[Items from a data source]
__________________________________________________
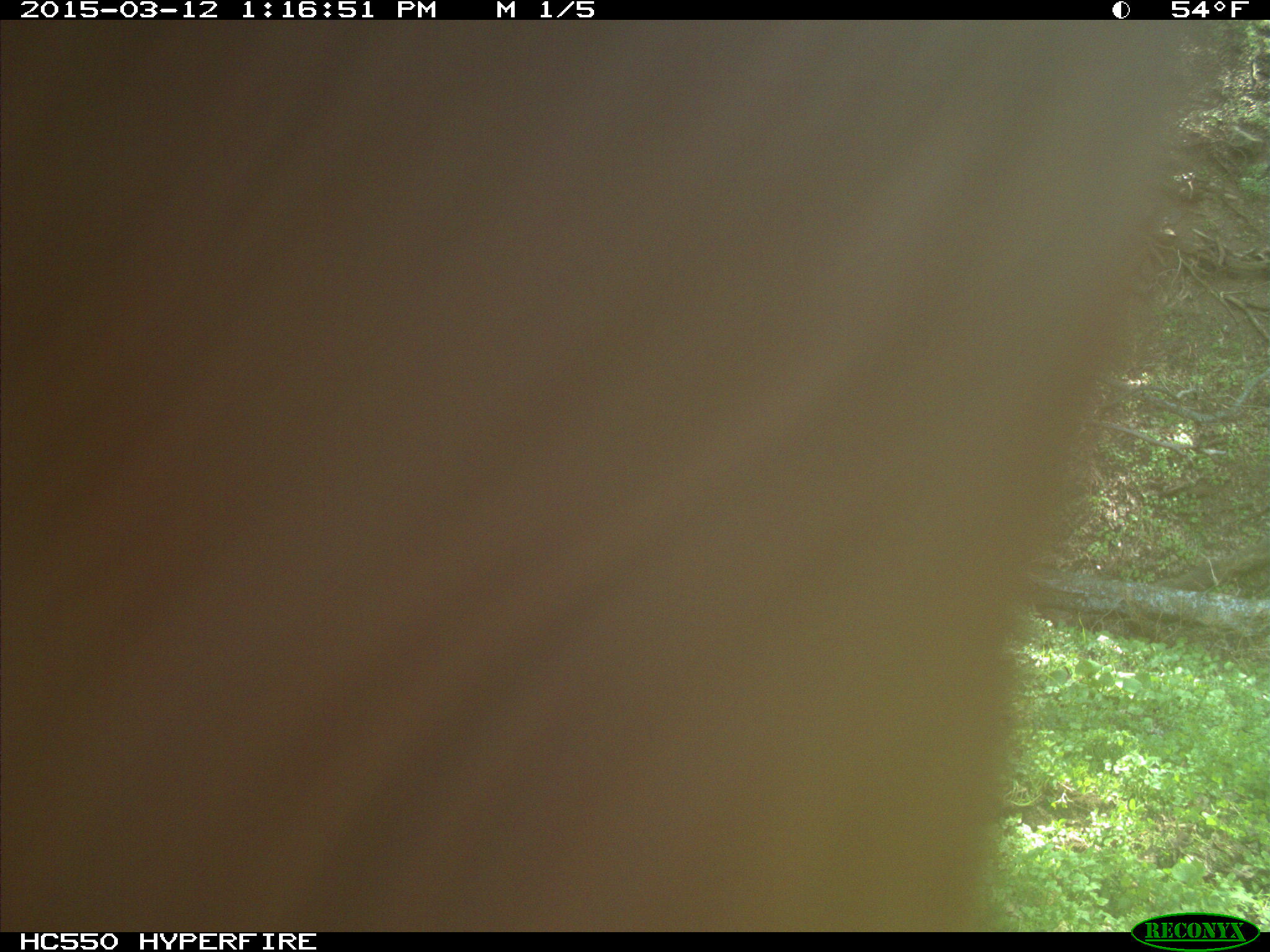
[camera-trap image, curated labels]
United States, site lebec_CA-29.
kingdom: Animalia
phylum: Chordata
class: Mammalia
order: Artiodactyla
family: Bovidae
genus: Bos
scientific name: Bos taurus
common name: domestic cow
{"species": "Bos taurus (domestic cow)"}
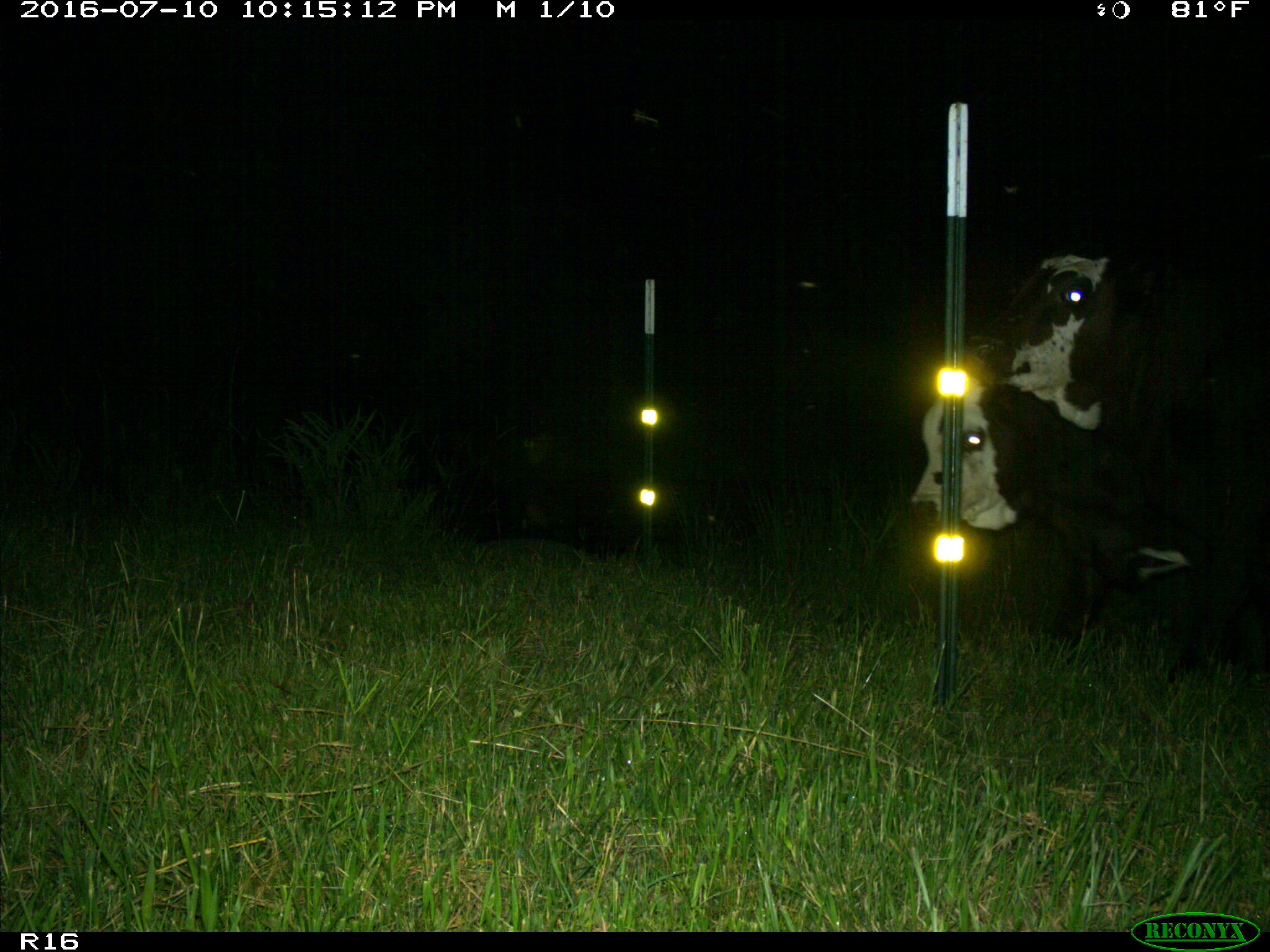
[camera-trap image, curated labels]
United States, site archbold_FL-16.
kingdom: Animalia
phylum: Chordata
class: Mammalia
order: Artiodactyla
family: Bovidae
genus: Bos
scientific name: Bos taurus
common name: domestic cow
__________________________________________________
● THE PROBLEM:
Omit all pictures and repeat the rest of the records verbatim.

● TASK RESULT:
[camera-trap image, curated labels]
United States, site lebec_CA-29.
kingdom: Animalia
phylum: Chordata
class: Mammalia
order: Artiodactyla
family: Bovidae
genus: Bos
scientific name: Bos taurus
common name: domestic cow
{"species": "Bos taurus (domestic cow)"}
[camera-trap image, curated labels]
United States, site archbold_FL-16.
kingdom: Animalia
phylum: Chordata
class: Mammalia
order: Artiodactyla
family: Bovidae
genus: Bos
scientific name: Bos taurus
common name: domestic cow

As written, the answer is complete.